Younger siblings, cousins, grandparents all started to join in.
It’s been the most successful family engagement program I’ve ever been involved with!
2. What kind of feedback have you gotten from your students?
They love Wednesday nights.
One student said she especially liked working on the art projects with her Mom. Another said he loves reading in both English and Spanish. One second grader said, “Wednesdays are special because it’s like Ms. Baker is in our house reading us a bedtime story.”
3. Will you continue your evening story times next school year?
As long as families keep showing up virtually, I’ll keep the program going.
Even when the pandemic ends, virtual programs and meetings are an effective way to ensure that families are connected to schools.
In-person events exclude families with limited transportation or childcare, or inflexible work schedules.
Hybrid options for families are more inclusive and should continue whenever possible to support family engagement in education.
4. What other kinds of support did you and other English as a New Language teachers provide during the pandemic?

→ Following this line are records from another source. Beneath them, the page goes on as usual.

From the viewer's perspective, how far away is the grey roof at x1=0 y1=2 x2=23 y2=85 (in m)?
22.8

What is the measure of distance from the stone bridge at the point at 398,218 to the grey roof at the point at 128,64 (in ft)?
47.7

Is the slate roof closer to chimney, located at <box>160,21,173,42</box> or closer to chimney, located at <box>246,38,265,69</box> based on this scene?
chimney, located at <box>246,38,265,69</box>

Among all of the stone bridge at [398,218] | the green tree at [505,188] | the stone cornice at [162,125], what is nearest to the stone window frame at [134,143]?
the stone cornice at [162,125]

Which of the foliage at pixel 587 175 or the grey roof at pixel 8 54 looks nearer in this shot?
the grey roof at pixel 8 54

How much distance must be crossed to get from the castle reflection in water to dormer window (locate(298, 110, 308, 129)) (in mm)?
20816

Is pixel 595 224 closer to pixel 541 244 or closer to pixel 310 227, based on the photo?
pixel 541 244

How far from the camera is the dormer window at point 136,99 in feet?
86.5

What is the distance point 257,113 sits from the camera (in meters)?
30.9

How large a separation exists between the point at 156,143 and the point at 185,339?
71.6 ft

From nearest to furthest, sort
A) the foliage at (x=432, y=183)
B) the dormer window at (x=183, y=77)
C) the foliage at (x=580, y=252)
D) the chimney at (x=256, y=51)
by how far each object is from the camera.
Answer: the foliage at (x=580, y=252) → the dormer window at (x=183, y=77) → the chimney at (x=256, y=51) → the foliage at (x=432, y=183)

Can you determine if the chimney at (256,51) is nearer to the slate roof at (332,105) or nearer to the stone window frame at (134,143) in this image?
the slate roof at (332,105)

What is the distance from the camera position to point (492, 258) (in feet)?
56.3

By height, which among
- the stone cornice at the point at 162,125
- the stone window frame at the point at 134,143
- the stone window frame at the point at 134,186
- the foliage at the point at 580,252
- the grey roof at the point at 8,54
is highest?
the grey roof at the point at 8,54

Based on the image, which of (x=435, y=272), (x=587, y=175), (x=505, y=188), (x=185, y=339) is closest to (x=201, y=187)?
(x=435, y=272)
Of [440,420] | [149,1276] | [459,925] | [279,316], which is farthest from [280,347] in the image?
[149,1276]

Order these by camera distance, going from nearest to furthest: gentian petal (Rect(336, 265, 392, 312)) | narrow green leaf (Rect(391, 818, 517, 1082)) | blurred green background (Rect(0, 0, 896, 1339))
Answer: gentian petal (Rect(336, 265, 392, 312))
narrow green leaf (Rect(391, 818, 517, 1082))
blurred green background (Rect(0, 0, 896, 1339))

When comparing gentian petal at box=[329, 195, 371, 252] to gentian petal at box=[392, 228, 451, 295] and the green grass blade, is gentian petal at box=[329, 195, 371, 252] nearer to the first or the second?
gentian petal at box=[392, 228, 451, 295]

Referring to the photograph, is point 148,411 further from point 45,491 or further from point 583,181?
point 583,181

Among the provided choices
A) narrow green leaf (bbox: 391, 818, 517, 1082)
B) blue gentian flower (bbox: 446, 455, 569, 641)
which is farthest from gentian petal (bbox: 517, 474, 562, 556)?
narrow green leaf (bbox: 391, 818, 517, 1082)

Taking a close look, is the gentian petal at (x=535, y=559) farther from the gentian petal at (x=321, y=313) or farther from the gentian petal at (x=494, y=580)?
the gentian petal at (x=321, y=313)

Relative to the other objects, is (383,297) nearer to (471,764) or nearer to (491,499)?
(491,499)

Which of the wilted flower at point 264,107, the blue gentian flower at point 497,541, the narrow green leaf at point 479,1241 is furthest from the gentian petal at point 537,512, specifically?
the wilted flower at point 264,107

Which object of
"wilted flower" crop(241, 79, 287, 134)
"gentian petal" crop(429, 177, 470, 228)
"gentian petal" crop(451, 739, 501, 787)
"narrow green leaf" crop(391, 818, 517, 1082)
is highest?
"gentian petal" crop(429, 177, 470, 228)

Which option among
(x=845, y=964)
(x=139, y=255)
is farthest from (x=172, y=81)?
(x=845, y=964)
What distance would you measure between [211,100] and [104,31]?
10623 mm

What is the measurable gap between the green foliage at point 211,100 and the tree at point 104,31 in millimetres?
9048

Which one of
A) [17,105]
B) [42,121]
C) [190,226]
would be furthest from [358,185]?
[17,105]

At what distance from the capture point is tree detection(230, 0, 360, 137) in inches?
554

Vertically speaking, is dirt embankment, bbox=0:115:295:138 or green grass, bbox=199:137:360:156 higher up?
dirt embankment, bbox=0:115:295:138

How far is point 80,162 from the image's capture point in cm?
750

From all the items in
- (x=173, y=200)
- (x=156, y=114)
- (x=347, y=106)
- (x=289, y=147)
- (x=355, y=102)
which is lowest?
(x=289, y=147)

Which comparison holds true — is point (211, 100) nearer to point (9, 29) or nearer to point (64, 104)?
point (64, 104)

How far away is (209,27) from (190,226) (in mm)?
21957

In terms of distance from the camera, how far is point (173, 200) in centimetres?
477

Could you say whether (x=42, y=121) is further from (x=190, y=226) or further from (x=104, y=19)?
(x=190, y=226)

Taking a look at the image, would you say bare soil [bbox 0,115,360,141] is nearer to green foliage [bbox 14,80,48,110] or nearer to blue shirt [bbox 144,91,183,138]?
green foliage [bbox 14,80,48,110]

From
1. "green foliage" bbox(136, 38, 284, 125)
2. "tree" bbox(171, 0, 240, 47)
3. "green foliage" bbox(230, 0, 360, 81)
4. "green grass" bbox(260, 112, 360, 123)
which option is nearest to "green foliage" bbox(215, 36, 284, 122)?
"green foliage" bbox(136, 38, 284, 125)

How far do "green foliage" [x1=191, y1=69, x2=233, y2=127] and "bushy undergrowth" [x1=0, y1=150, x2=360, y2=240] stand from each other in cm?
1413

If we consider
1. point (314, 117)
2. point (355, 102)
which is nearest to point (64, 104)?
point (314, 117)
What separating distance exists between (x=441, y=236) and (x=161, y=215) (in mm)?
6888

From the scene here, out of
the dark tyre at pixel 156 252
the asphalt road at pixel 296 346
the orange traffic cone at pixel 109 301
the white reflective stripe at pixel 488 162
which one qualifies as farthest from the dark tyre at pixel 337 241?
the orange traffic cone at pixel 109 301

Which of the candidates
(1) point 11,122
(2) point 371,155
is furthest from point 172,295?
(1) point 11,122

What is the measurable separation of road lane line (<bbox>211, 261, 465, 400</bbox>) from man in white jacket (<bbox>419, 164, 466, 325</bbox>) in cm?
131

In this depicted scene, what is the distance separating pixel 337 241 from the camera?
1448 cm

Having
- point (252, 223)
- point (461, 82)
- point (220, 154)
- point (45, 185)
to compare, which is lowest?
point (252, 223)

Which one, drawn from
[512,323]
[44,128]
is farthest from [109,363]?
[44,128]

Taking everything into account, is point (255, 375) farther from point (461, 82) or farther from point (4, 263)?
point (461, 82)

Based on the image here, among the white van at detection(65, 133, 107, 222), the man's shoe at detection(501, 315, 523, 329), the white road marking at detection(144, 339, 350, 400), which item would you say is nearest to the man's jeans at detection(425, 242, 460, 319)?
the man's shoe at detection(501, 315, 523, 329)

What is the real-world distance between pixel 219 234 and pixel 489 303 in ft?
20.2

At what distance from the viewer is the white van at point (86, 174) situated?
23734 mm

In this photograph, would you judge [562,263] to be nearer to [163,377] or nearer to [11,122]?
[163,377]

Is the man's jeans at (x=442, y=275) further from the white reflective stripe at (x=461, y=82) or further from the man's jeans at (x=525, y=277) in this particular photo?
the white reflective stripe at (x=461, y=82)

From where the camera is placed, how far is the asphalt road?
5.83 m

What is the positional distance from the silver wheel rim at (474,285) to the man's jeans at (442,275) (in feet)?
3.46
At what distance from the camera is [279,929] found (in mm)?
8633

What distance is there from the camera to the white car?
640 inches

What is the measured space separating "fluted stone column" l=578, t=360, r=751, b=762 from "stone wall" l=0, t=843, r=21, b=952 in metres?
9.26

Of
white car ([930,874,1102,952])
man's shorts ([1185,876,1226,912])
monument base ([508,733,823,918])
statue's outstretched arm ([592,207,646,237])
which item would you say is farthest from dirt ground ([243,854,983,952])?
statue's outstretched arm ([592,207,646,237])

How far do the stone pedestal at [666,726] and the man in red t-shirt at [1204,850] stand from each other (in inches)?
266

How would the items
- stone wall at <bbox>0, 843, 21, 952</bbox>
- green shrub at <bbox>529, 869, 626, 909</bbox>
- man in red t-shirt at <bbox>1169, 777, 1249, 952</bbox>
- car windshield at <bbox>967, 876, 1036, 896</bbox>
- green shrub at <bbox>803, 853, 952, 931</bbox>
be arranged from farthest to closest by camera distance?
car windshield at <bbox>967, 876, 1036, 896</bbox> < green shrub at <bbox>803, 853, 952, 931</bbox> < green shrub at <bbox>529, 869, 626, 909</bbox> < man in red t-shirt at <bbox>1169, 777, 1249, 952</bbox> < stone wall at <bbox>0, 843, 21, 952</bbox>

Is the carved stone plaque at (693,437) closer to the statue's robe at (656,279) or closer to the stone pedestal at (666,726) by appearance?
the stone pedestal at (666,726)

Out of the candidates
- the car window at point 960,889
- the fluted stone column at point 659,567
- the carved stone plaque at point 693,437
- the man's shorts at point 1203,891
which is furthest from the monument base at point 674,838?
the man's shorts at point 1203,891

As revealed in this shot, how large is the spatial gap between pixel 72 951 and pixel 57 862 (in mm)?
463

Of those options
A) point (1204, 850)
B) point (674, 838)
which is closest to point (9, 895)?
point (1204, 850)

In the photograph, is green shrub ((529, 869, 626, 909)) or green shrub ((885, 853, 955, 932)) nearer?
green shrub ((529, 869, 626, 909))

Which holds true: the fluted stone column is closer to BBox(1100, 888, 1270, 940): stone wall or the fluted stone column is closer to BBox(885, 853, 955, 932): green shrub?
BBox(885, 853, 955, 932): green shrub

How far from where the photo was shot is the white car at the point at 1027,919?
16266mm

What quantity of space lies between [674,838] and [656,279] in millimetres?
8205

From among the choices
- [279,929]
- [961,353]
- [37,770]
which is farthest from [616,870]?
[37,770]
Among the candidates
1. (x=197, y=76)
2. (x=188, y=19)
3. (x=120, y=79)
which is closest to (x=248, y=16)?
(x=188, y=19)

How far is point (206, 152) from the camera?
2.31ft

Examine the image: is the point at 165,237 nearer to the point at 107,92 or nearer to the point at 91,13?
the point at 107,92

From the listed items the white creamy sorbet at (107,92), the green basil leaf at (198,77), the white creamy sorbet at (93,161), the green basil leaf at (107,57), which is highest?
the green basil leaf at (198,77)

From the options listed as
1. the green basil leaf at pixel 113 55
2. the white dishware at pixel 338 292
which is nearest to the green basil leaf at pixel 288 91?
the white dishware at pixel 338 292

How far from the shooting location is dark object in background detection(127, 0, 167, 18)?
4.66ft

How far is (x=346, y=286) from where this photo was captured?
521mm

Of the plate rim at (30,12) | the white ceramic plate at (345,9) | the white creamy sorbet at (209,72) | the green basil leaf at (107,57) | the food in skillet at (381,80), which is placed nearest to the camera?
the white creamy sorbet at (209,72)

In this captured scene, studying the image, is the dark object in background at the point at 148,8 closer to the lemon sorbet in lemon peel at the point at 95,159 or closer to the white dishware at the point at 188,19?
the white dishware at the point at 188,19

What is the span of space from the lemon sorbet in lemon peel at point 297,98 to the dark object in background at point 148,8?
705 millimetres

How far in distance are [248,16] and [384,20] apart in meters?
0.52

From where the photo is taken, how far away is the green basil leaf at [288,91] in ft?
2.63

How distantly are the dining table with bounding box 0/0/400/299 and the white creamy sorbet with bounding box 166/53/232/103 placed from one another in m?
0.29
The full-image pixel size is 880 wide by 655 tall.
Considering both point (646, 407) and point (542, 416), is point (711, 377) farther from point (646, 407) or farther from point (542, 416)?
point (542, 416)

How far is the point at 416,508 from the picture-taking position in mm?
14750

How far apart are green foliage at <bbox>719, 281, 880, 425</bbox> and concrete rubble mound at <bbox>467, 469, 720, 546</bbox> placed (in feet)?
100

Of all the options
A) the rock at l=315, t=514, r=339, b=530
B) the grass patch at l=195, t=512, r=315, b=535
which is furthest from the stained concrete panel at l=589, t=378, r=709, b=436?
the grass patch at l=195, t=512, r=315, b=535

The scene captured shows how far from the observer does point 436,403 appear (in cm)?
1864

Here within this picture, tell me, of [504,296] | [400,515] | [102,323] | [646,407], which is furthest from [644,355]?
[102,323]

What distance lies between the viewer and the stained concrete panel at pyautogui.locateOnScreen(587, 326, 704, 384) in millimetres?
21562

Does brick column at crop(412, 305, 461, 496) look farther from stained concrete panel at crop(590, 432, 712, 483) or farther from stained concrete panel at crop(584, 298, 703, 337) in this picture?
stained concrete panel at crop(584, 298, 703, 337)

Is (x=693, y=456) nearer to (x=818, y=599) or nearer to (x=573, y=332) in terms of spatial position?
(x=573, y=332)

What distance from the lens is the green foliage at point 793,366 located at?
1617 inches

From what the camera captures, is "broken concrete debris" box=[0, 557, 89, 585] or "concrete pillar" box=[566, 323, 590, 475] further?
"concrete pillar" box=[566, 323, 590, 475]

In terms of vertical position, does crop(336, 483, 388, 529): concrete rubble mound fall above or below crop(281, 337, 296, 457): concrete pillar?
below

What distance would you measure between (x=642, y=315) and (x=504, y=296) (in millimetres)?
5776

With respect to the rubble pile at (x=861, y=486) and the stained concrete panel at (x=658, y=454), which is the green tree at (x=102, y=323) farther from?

Educators went above and beyond to support their students. My colleagues and I advocated for our students, volunteered to deliver food and supplies, and applied for grants in order to ensure that students had their basic needs met so that they could focus on academics. As an instructor with NYSUT’s Education & Learning Trust, as well as the president of NYS Teachers of English to Speakers of Other Languages, I also saw a tremendous increase in educators seeking out professional development to support their students. The pandemic forced us to reevaluate how we teach and connect and then make adjustments to support our students.
5. What are some of the lessons learned that came out of this crisis?
Virtual learning is not ideal, but it’s especially challenging for our multilingual students. Some of my remote students struggled with unreliable WiFi, crowded living conditions and limited resources.
We now all recognize that reliable WiFi is not a luxury. It’s a necessity.
Many of our students and their families are still struggling with connectivity. We need to continue to advocate for affordable and accessible broadband to tackle the digital divide.